US President Joe Biden and Russian President Vladimir Putin will meet on 16 June in Geneva for an eagerly anticipated face-to-face session that comes at a time of worsening tensions between the rival powers.
The White House and the Kremlin announced the date on Tuesday. The idea was proposed by Biden in a phone call to Putin in April, but until now the Kremlin has been cagey about whether or not Putin would accept the invitation.
The Kremlin said the two would discuss bilateral relations, strategic stability, settlement of regional conflicts and anti-pandemic cooperation, Russia's TASS news agency reported.
"The leaders will discuss the full range of pressing issues, as we seek to restore predictability and stability to the US-Russia relationship," read a White House statement.
For Biden, the meeting in the Swiss city will likely come at the end of his first overseas trip in office. He is already scheduled to attend the G7 summit in Cornwall, England from 11 to 13 June, then travel to the NATO summit in Brussels on June 14.
Electoral interference allegations
Biden has raised the stakes in US relations with Putin, who has been in power more than two decades, since taking office in January.

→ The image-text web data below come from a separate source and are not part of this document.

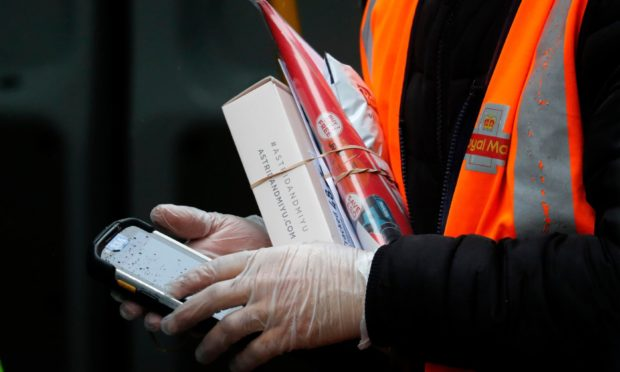 A Royal Mail employee wears gloves as he holds parcels and a handheld device.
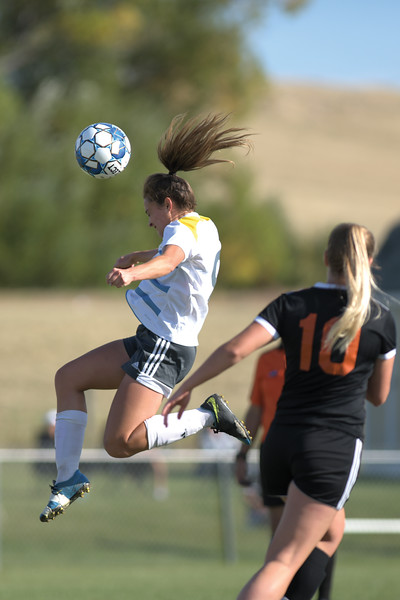 Matthew Gaston | The Sheridan Press<br>Sheridan College's Chelsea Thornburgh (9) heads the ball to a teammate at Maier Field during play against Central Community College Friday, Oct. 4, 2019.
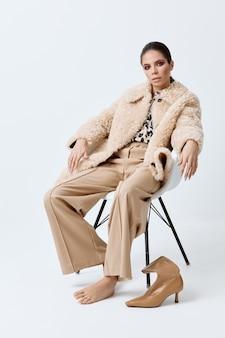 白い毛皮のコートのファッショナブルな服のポーズで椅子に座っている魅力的な女性。高品質の写真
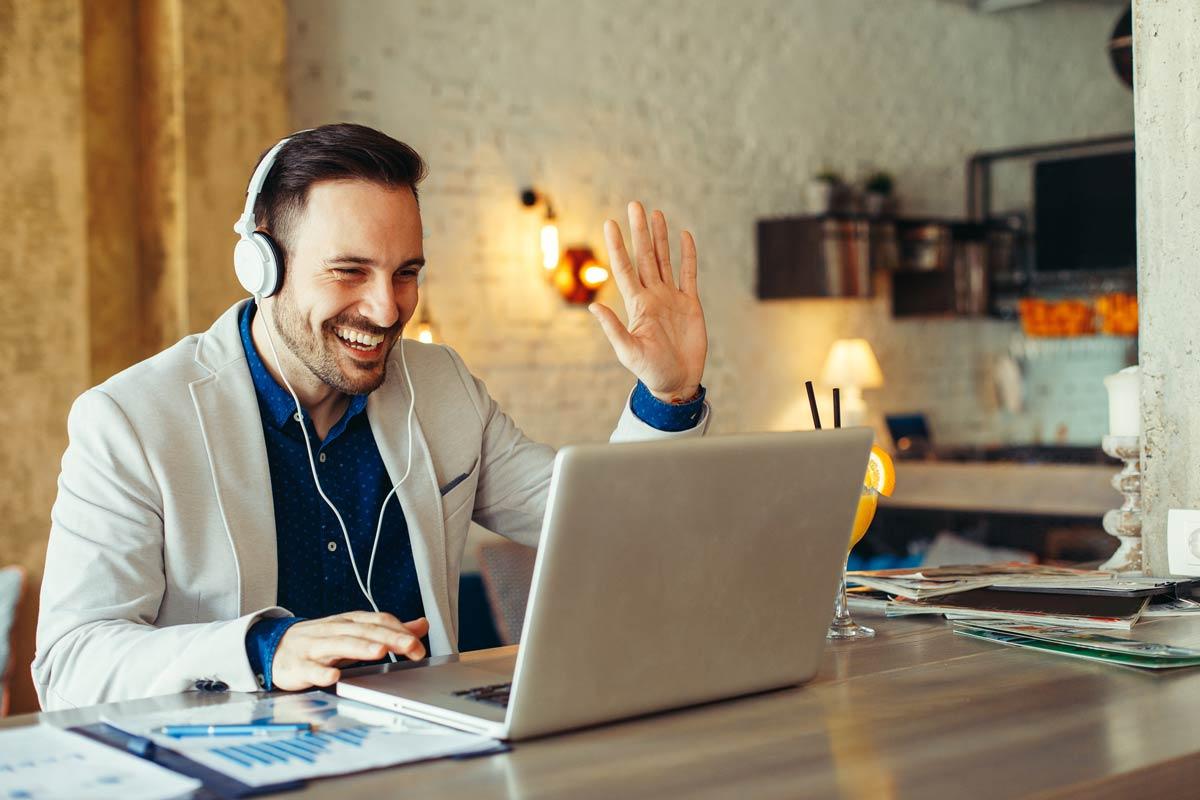 Ein Mann lernt Englisch online via Videokonferenz und winkt seiner Lehrperson zu.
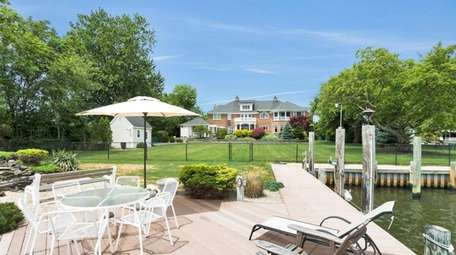 The property includes an in-ground pool and hot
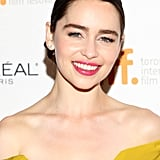 Hot-pink lips on Emilia Clarke were a stunning pairing against her golden frock at the premiere of Dom Hemingway.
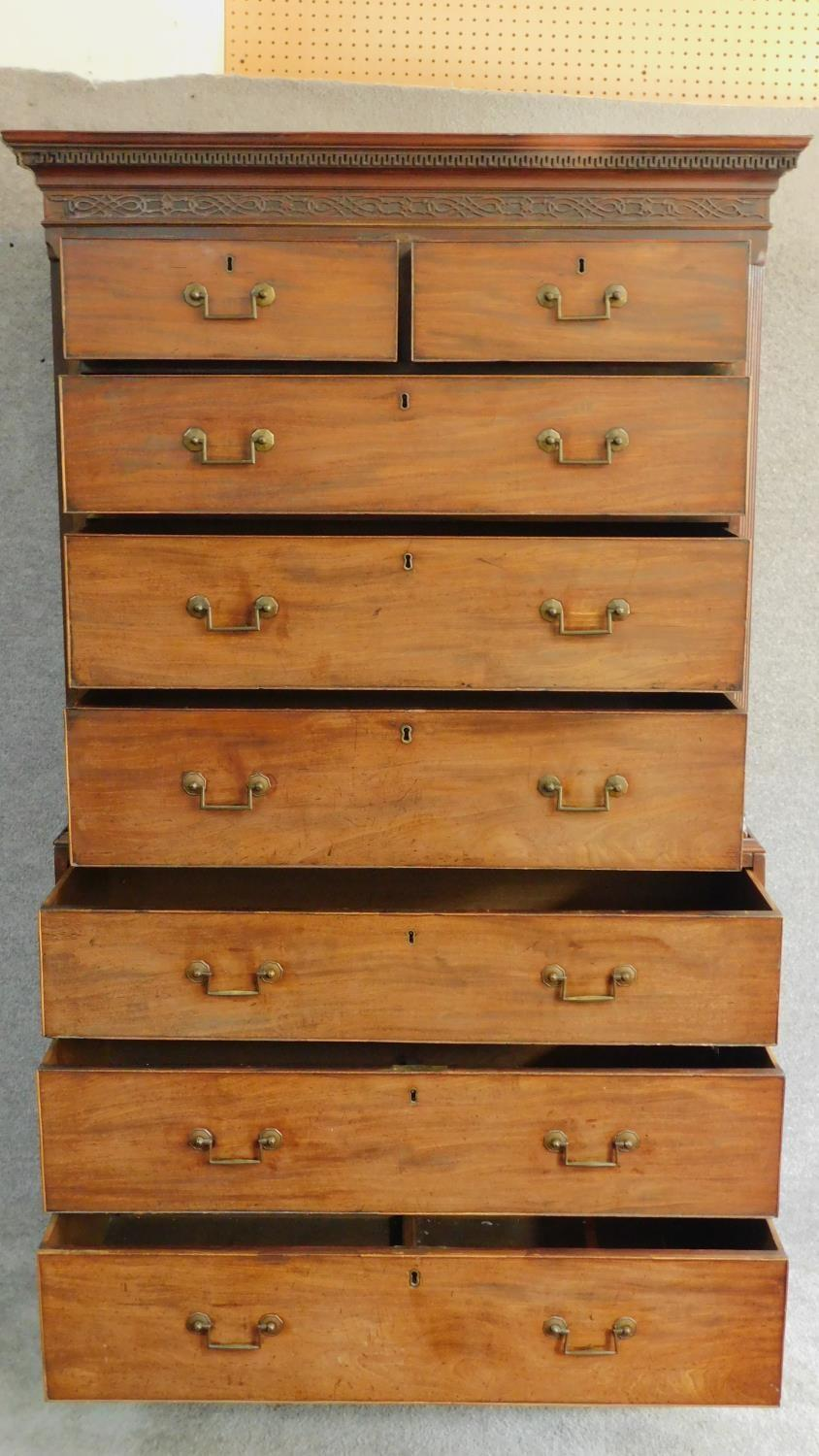 Lot 16 - A Georgian mahogany two part chest on chest of two short over six long drawers fitted with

US-Russia ties have nose-dived over Washington's allegations of election interference and cyberattacks, the treatment of jailed Russian dissident Alexei Navalny and the conflict in eastern Ukraine.
The two sides have imposed a wave of sanctions and counter-sanctions and expelled each other's diplomats.
Furthermore, during a televised interview, Biden responded affirmatively when asked if he thought Putin was "a killer" - an answer that outraged the Kremlin - and warned Putin would "pay a price" for the election interference.